**Work instructions**
This task calls for the complete listing below, reproduced exactly.

**Excerpted records**
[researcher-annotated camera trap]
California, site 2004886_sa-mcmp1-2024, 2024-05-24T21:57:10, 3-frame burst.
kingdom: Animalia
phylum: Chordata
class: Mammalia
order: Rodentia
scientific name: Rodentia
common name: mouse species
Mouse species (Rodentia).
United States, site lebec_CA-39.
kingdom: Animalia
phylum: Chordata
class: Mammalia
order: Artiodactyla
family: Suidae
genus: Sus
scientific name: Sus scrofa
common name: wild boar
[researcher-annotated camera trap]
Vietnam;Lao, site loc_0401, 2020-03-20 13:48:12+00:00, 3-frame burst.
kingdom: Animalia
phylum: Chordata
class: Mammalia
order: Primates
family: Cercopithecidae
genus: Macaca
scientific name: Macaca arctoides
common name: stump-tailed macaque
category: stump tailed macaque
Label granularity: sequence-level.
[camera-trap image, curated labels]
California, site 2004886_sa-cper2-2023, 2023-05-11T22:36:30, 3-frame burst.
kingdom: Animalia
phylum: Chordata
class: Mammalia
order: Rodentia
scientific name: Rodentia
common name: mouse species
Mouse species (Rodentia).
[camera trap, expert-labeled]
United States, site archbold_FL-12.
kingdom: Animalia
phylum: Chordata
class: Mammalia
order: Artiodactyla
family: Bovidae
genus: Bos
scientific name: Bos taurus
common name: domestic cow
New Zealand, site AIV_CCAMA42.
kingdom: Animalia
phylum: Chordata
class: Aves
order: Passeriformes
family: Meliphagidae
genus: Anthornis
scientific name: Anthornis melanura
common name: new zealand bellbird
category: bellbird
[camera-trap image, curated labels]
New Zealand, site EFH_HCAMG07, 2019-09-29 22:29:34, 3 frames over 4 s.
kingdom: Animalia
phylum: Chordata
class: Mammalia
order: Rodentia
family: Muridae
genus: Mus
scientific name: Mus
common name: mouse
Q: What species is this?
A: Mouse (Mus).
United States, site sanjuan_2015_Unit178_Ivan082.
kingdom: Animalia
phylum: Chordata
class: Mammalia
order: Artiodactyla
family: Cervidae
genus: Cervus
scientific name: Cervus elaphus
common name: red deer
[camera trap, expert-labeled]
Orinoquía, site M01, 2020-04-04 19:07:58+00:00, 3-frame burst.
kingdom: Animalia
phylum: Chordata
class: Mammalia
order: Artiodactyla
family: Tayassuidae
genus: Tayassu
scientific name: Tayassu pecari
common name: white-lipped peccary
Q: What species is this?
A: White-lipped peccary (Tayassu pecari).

**Finished task**
[researcher-annotated camera trap]
California, site 2004886_sa-mcmp1-2024, 2024-05-24T21:57:10, 3-frame burst.
kingdom: Animalia
phylum: Chordata
class: Mammalia
order: Rodentia
scientific name: Rodentia
common name: mouse species
Mouse species (Rodentia).
United States, site lebec_CA-39.
kingdom: Animalia
phylum: Chordata
class: Mammalia
order: Artiodactyla
family: Suidae
genus: Sus
scientific name: Sus scrofa
common name: wild boar
[researcher-annotated camera trap]
Vietnam;Lao, site loc_0401, 2020-03-20 13:48:12+00:00, 3-frame burst.
kingdom: Animalia
phylum: Chordata
class: Mammalia
order: Primates
family: Cercopithecidae
genus: Macaca
scientific name: Macaca arctoides
common name: stump-tailed macaque
category: stump tailed macaque
Label granularity: sequence-level.
[camera-trap image, curated labels]
California, site 2004886_sa-cper2-2023, 2023-05-11T22:36:30, 3-frame burst.
kingdom: Animalia
phylum: Chordata
class: Mammalia
order: Rodentia
scientific name: Rodentia
common name: mouse species
Mouse species (Rodentia).
[camera trap, expert-labeled]
United States, site archbold_FL-12.
kingdom: Animalia
phylum: Chordata
class: Mammalia
order: Artiodactyla
family: Bovidae
genus: Bos
scientific name: Bos taurus
common name: domestic cow
New Zealand, site AIV_CCAMA42.
kingdom: Animalia
phylum: Chordata
class: Aves
order: Passeriformes
family: Meliphagidae
genus: Anthornis
scientific name: Anthornis melanura
common name: new zealand bellbird
category: bellbird
[camera-trap image, curated labels]
New Zealand, site EFH_HCAMG07, 2019-09-29 22:29:34, 3 frames over 4 s.
kingdom: Animalia
phylum: Chordata
class: Mammalia
order: Rodentia
family: Muridae
genus: Mus
scientific name: Mus
common name: mouse
Q: What species is this?
A: Mouse (Mus).
United States, site sanjuan_2015_Unit178_Ivan082.
kingdom: Animalia
phylum: Chordata
class: Mammalia
order: Artiodactyla
family: Cervidae
genus: Cervus
scientific name: Cervus elaphus
common name: red deer
[camera trap, expert-labeled]
Orinoquía, site M01, 2020-04-04 19:07:58+00:00, 3-frame burst.
kingdom: Animalia
phylum: Chordata
class: Mammalia
order: Artiodactyla
family: Tayassuidae
genus: Tayassu
scientific name: Tayassu pecari
common name: white-lipped peccary
Q: What species is this?
A: White-lipped peccary (Tayassu pecari).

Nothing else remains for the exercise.